Fukushima's surviving reactors to be scrapped
PM orders focus on large scale contaminated water leaks
Picture AFP/Japan Pool
Prime Minister Shinzo Abe (pictured, in red helmet) on Sept. 19 urged Tokyo Electric Power Co. to decommission the two surviving reactors at the stricken Fukushima nuclear plant and set a time frame to resolve the radioactive water problem.
Abe requested Naomi Hirose, the TEPCO president, to secure a sufficient budget for safety measures and to deal with the tons of contaminated water accumulating and leaking at the plant.
“In order for them to concentrate on this, I have asked them to decommission the No. 5 and No. 6 reactors that are now halted,” Abe told reporters.
TEPCO plans to decommission the two reactors and convert the buildings into research and development facilities for the tougher task of decommissioning the four other reactors destroyed by meltdowns and hydrogen explosions after the 2011 Great East Japan Earthquake rocked the Tohoku region and a tsunami slammed into the Fukushima No. 1 nuclear plant.

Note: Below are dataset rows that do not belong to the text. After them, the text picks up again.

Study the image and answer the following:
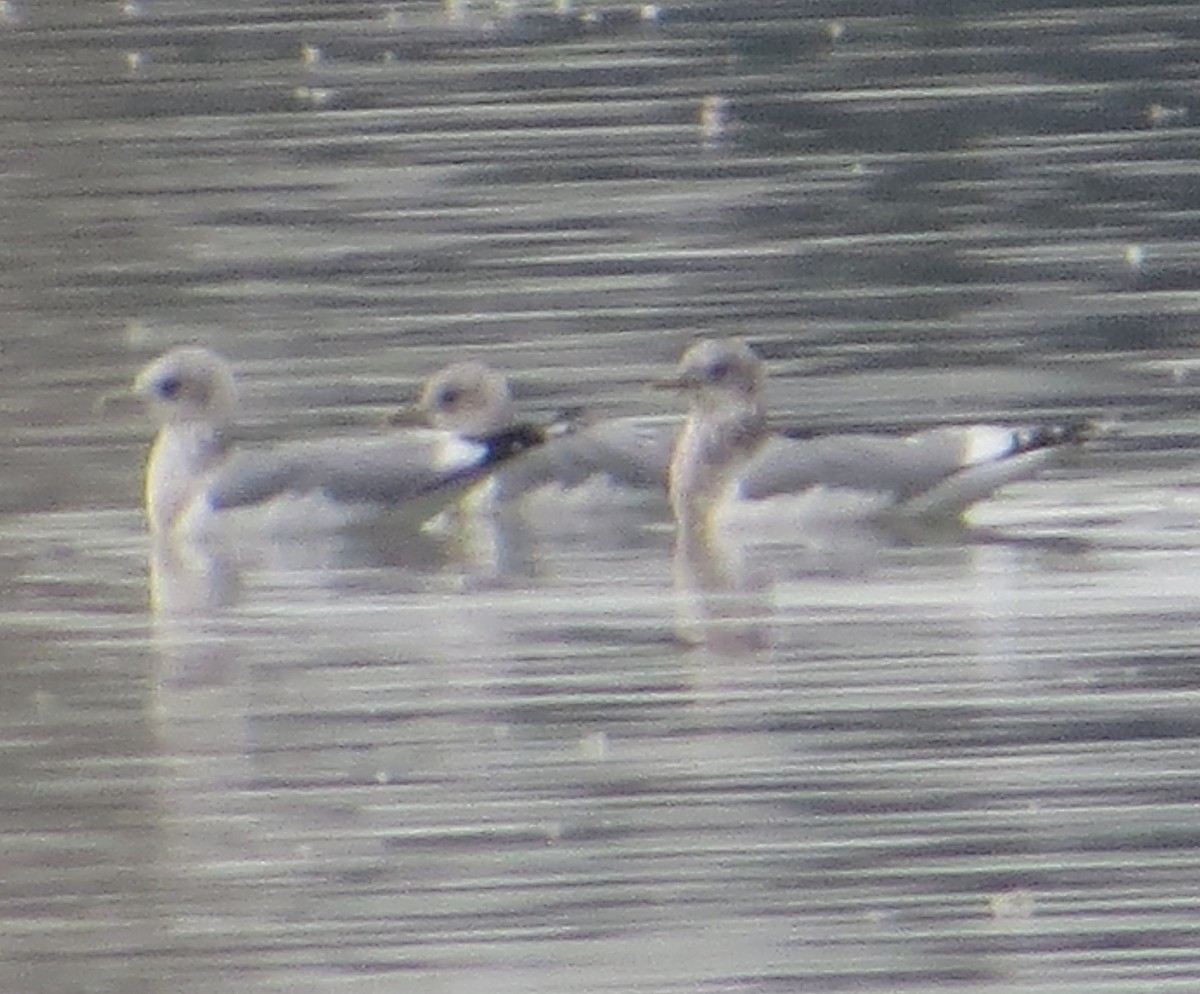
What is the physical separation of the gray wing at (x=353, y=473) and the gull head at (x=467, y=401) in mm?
485

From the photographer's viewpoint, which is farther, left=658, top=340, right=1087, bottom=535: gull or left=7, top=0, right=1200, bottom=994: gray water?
left=658, top=340, right=1087, bottom=535: gull

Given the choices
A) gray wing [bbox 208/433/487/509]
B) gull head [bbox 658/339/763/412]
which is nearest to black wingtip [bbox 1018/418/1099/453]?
gull head [bbox 658/339/763/412]

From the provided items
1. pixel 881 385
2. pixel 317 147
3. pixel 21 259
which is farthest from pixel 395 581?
pixel 317 147

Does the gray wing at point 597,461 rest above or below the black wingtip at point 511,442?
below

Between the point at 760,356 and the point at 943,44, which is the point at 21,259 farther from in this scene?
the point at 943,44

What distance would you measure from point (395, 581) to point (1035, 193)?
7.54 meters

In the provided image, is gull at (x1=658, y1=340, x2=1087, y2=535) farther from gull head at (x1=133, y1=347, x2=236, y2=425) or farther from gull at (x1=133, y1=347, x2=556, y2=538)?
gull head at (x1=133, y1=347, x2=236, y2=425)

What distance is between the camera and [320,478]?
13.7 meters

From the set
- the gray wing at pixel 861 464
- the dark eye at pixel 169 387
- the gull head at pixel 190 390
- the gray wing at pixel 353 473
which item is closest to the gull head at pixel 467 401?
the gray wing at pixel 353 473

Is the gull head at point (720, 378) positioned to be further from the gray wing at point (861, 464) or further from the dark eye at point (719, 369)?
the gray wing at point (861, 464)

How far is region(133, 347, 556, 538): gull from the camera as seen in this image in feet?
44.7

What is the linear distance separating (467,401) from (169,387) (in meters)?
0.92

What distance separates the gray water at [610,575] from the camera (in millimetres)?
8664

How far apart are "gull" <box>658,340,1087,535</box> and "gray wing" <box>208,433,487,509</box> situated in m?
0.74
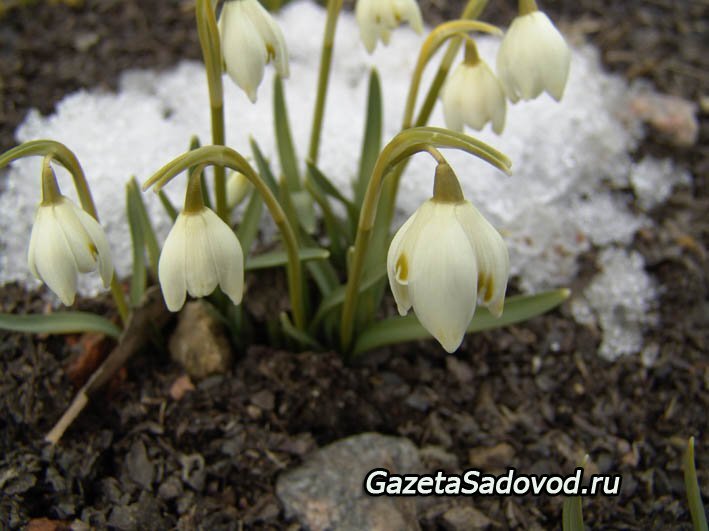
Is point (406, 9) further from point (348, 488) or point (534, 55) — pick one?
point (348, 488)

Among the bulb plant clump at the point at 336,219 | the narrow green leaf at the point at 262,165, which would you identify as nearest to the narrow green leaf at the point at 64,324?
the bulb plant clump at the point at 336,219

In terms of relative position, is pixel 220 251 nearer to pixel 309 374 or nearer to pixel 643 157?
pixel 309 374

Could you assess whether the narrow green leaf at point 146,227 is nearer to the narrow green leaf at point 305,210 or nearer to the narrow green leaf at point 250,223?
the narrow green leaf at point 250,223

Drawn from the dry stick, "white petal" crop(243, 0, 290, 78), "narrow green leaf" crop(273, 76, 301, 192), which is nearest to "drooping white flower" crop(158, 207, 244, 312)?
"white petal" crop(243, 0, 290, 78)

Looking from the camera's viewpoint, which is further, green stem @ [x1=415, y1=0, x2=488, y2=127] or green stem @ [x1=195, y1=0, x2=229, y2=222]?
green stem @ [x1=415, y1=0, x2=488, y2=127]

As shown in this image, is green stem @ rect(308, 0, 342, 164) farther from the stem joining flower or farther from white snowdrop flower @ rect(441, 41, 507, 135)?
the stem joining flower

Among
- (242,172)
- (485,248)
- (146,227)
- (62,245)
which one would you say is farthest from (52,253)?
(485,248)
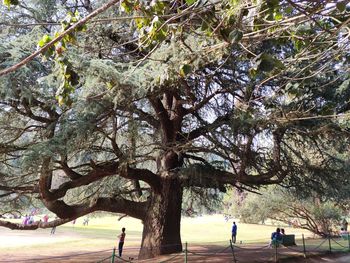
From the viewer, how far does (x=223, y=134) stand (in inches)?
443

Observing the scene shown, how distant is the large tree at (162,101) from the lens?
17.9ft

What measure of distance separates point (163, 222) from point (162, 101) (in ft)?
15.3

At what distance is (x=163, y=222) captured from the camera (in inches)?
547

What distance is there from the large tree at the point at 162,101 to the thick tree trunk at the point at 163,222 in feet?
0.13

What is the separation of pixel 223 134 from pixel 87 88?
172 inches

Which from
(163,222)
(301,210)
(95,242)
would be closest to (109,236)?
(95,242)

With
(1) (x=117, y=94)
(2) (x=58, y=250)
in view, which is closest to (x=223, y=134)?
(1) (x=117, y=94)

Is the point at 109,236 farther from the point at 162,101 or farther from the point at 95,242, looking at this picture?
the point at 162,101

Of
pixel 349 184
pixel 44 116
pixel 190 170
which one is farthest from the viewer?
pixel 349 184

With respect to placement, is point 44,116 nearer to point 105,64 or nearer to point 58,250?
point 105,64

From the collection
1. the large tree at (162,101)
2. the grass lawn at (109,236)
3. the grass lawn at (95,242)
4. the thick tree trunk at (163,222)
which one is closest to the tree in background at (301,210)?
the grass lawn at (95,242)

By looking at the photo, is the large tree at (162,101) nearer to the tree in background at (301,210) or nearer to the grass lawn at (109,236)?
the grass lawn at (109,236)

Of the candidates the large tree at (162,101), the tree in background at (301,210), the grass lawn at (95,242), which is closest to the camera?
the large tree at (162,101)

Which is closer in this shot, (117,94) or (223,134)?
(117,94)
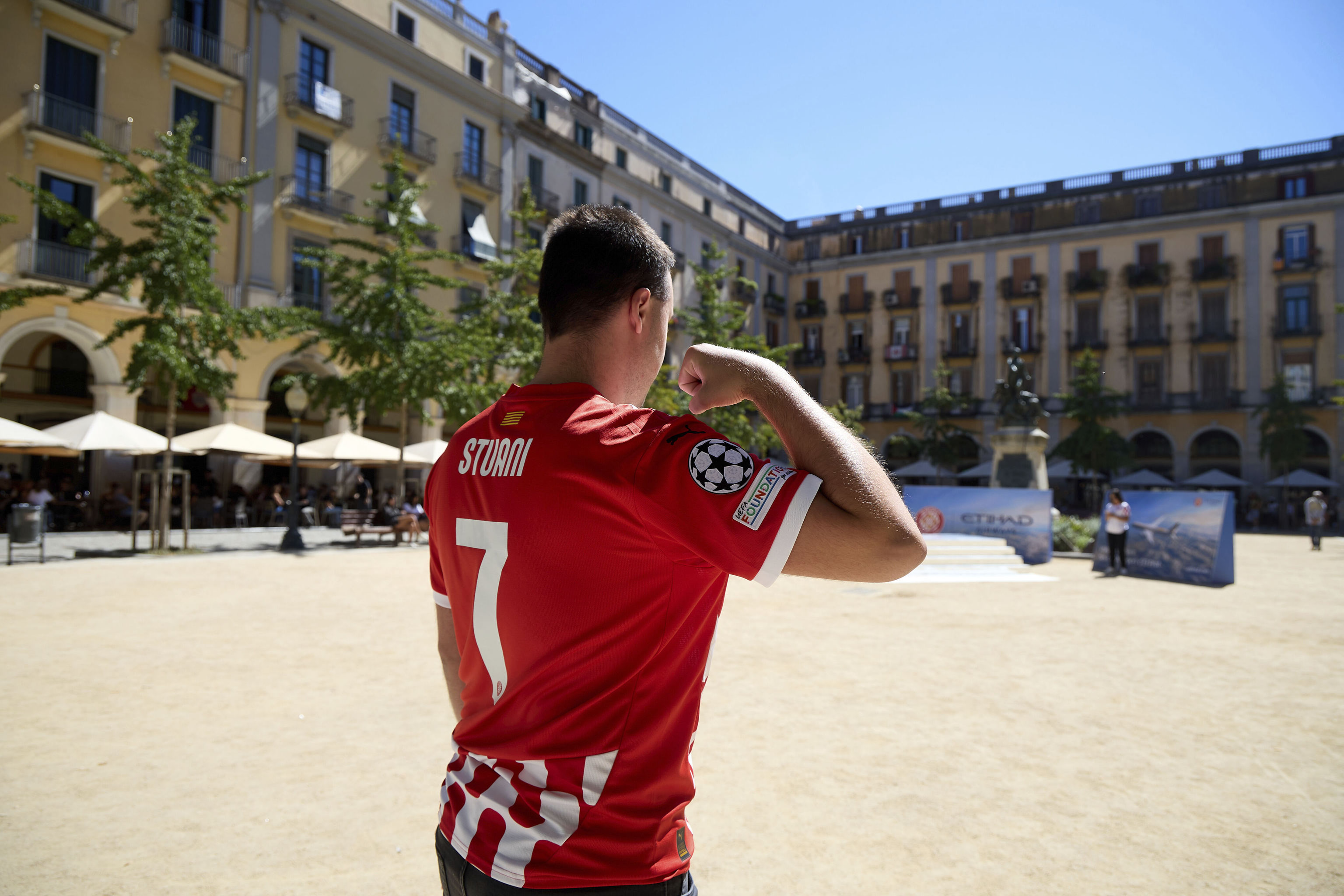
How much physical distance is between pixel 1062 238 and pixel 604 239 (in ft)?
159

The No. 5 and No. 6 reactors were not operating at the time and escaped serious damage.
Abe quoted Hirose as saying that TEPCO “will secure another 1 trillion yen ($10.1 billion) in addition to 1 trillion yen already obtained.” The TEPCO chief also promised that the purification of contaminated water will be completed by the end of fiscal 2014.
Scrapping the two reactors could complicate a turnaround plan the plant’s operator has presented to creditors.
TEPCO, which has posted more than $27 billion in net losses since the 2011 disaster, is negotiating with a syndicate of Japanese banks for a refinancing of 80 billion yen due next month.